I've just been playing with Linux Debian and clicked on 'Network Manager' after inserting the 4G dongle and it 'just worked'!!!

Do we have a Network Manager for FreeBSD?


----------



## Sensucht94 (Jan 9, 2018)

balanga said:


> I've just been playing with Linux Debian and clicked on 'Network Manager' after inserting the 4G dongle and it 'just worked'!!!
> 
> Do we have a Network Manager for FreeBSD?

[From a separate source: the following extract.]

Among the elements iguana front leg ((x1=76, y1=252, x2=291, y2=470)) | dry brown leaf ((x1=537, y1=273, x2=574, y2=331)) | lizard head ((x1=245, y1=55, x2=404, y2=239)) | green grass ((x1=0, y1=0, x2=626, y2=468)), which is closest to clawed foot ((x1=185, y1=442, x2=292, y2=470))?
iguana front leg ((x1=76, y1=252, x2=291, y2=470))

Opal's net-mgmt/wifimgr,  works well
net/wpa_gui, my favourite: lightweight, well performing, basically just a GUI front-end for wpa_supplicant including a systray applet

Eric Turgeon's net-mgmt/networkmgr from GhostBSD project: the most featured, and closest to Linux' Network Manager
TrueOS' pc-netmanager available inside sysutils/pcbsd-utils-qt5. Not bad, but you'll have to install the full PC-BSD metaport


----------



## balanga (Feb 16, 2018)

After messing around with Arch Linux, I've found that it runs usb_modeswitch whilst booting and when running `lsusb` the VID/PID values for my Huawei E3372 are 12d1:1506.

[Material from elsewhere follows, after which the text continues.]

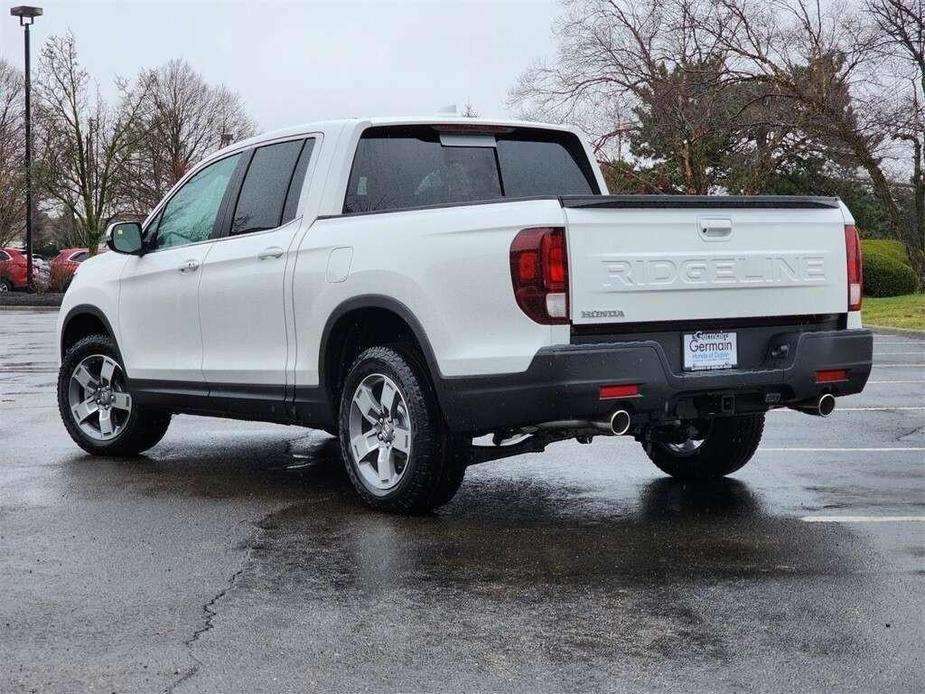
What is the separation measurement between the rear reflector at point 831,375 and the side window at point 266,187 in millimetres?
2912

The PID seems to be re-assigned via a lookup table in /etc/usbmodeswitch.setup (on Arch Linux) and a *MessageContent * number is provided. Thsi MessageContent value is probably significant.

Not sure how all this lot works, but I don't think FreeBSD provides this facilty. 

Anyone know?


----------



## tingo (Feb 16, 2018)

It is in ports: sysutils/usb_modeswitch


----------



## balanga (Feb 16, 2018)

tingo said:


> It is in ports: sysutils/usb_modeswitch


I don't see the equivalent of /etc/usbmodeswitch.setup.


----------



## tingo (Feb 16, 2018)

In FreeBSD we use the config file, and devd for the events. I'm not at one of my FreeBSD machines right now, so I can't give you an example. Google for it, or read the man page.


----------



## balanga (Feb 17, 2018)

tingo said:


> In FreeBSD we use the config file, and devd for the events. I'm not at one of my FreeBSD machines right now, so I can't give you an example. Google for it, or read the man page.

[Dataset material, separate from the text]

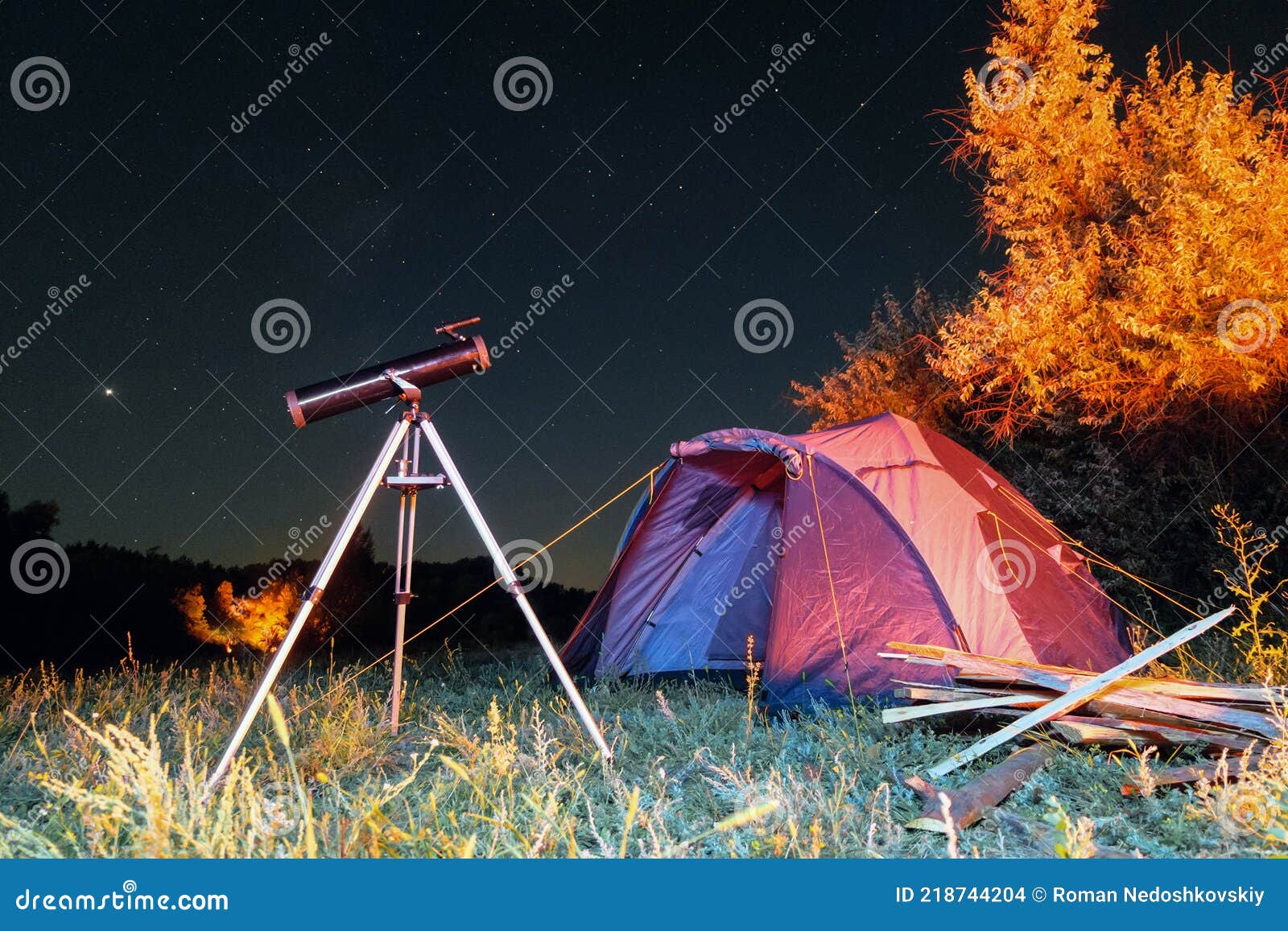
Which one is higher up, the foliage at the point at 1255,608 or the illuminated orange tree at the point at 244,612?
the foliage at the point at 1255,608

I've read the man page and it mentions something about usb_modeswitch_dispatcher which I don't think is relevant to FreeBSD, but there is probably something equivalent.

There are also three huawei modes so am not sure which is relevant. Also, on Arch Linux there is a /etc/usb_modeswitch.setup which includes the DefaultVendor/Product for my dongle along with the TargetVendor/Product along with a MessageContent string.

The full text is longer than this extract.